* [Challenge]: Please pull out every line of the data below that contains the word "bridge", and copy each one unchanged.

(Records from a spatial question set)
:::::

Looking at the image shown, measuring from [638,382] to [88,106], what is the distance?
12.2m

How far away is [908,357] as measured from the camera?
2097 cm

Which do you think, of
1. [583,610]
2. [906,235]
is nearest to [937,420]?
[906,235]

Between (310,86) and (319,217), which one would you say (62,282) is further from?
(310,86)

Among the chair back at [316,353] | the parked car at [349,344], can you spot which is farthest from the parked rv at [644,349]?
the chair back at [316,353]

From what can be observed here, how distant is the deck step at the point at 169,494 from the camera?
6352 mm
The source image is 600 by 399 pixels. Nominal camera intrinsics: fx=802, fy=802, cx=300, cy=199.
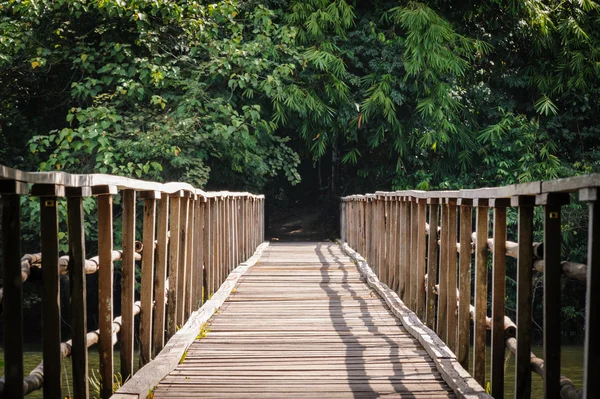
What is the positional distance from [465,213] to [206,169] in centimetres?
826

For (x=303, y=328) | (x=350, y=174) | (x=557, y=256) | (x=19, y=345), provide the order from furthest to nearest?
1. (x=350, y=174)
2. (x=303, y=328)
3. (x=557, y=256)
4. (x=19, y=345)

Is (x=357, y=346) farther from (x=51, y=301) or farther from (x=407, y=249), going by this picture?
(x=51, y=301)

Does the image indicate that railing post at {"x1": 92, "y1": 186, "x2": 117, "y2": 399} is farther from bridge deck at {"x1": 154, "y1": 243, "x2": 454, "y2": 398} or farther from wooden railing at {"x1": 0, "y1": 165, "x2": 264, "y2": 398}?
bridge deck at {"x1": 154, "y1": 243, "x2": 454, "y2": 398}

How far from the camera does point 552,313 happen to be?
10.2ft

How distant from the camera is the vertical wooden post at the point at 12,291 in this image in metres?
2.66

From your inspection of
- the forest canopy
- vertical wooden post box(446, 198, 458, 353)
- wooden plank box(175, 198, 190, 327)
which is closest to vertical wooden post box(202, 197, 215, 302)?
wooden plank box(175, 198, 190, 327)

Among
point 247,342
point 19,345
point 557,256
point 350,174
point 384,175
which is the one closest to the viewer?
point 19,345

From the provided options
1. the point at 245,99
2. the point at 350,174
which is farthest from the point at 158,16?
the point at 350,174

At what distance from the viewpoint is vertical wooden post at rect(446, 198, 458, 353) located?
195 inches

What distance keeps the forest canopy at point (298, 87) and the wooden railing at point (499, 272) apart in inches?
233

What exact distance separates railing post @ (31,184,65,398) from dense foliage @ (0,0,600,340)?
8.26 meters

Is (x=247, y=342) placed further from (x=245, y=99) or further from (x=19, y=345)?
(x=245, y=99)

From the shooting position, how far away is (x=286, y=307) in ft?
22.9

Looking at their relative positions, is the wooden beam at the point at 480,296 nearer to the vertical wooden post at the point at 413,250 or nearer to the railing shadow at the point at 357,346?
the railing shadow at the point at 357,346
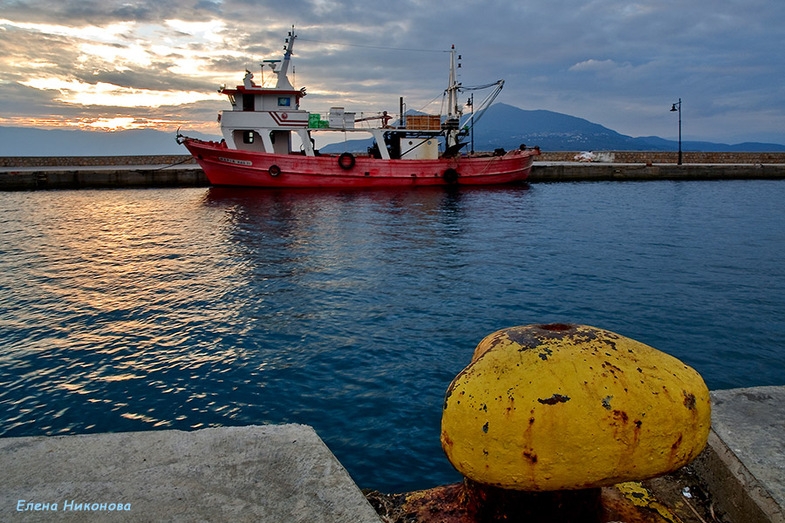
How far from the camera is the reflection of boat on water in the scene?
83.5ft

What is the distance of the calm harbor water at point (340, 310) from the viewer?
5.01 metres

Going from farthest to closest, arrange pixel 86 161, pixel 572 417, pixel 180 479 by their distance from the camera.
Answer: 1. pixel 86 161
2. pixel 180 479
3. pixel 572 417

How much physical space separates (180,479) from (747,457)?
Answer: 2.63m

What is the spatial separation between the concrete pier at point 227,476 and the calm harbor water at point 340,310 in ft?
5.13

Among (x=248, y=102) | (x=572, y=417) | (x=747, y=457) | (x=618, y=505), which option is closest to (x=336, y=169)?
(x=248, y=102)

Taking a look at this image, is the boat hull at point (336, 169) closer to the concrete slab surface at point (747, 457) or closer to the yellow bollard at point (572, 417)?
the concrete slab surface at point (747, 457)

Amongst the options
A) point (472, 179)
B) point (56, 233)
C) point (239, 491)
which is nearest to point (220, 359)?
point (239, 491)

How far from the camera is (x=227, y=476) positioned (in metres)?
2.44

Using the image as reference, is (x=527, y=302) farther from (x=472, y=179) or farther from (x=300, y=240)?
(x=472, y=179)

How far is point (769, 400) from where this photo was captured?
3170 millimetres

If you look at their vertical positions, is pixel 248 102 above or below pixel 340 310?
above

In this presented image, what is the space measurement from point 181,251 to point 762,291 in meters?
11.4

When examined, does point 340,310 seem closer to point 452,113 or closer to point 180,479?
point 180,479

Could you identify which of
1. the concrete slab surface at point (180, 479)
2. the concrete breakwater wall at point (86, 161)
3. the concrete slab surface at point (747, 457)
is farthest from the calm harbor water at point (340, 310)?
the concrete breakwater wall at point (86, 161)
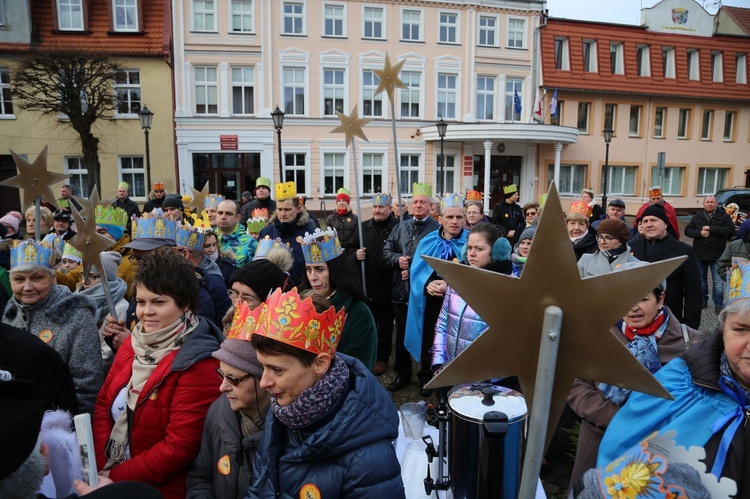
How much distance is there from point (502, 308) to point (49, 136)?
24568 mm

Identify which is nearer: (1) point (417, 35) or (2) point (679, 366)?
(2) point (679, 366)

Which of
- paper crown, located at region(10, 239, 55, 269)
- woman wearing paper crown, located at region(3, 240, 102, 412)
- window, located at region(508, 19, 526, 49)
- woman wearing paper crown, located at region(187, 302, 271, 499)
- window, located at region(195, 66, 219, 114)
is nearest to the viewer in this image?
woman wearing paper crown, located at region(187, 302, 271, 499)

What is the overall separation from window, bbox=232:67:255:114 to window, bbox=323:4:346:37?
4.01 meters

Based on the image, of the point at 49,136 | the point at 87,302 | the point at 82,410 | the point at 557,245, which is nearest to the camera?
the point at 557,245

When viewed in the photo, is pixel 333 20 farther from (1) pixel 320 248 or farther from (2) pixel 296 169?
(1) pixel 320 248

:::::

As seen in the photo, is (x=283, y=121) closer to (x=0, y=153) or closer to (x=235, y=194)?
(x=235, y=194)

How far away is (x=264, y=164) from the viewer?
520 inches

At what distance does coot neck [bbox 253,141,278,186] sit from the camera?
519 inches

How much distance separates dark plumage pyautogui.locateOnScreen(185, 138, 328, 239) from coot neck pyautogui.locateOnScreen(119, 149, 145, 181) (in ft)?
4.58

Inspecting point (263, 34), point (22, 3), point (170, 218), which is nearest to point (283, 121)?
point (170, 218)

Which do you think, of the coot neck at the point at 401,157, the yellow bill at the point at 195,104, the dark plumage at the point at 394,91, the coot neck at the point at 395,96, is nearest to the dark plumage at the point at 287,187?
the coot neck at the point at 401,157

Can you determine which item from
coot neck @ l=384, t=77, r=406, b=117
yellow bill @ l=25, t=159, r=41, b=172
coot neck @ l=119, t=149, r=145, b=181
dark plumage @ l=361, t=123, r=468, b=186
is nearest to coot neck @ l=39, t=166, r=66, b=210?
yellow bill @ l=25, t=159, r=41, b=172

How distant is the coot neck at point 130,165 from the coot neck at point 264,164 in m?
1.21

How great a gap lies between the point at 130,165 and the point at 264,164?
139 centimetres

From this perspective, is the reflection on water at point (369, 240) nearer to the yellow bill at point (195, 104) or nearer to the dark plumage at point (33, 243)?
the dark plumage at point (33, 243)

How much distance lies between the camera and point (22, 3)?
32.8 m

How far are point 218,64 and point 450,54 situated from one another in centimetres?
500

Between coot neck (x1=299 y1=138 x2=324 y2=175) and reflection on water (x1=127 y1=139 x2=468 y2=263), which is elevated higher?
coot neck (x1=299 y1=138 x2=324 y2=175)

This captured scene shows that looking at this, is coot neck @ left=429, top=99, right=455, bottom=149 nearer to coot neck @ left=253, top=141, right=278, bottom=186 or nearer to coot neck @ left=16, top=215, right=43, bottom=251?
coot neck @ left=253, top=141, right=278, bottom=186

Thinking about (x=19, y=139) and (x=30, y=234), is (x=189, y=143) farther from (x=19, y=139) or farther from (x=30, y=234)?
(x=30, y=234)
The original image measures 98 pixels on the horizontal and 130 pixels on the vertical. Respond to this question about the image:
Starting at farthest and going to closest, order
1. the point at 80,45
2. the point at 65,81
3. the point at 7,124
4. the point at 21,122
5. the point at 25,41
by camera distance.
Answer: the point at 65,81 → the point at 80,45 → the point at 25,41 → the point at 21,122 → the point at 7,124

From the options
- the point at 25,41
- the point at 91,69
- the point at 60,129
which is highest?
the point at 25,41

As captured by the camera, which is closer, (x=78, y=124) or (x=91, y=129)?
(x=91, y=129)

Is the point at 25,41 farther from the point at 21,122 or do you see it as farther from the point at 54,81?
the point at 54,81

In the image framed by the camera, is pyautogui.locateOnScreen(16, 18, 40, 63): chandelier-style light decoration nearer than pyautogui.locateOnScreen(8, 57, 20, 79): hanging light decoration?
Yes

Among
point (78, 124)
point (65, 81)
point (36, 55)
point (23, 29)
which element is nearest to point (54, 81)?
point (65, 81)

:::::

* [Written solution]:
Does the image indicate that railing post at {"x1": 92, "y1": 186, "x2": 117, "y2": 399} is farther from bridge deck at {"x1": 154, "y1": 243, "x2": 454, "y2": 398} or farther from wooden railing at {"x1": 0, "y1": 165, "x2": 264, "y2": 398}?
bridge deck at {"x1": 154, "y1": 243, "x2": 454, "y2": 398}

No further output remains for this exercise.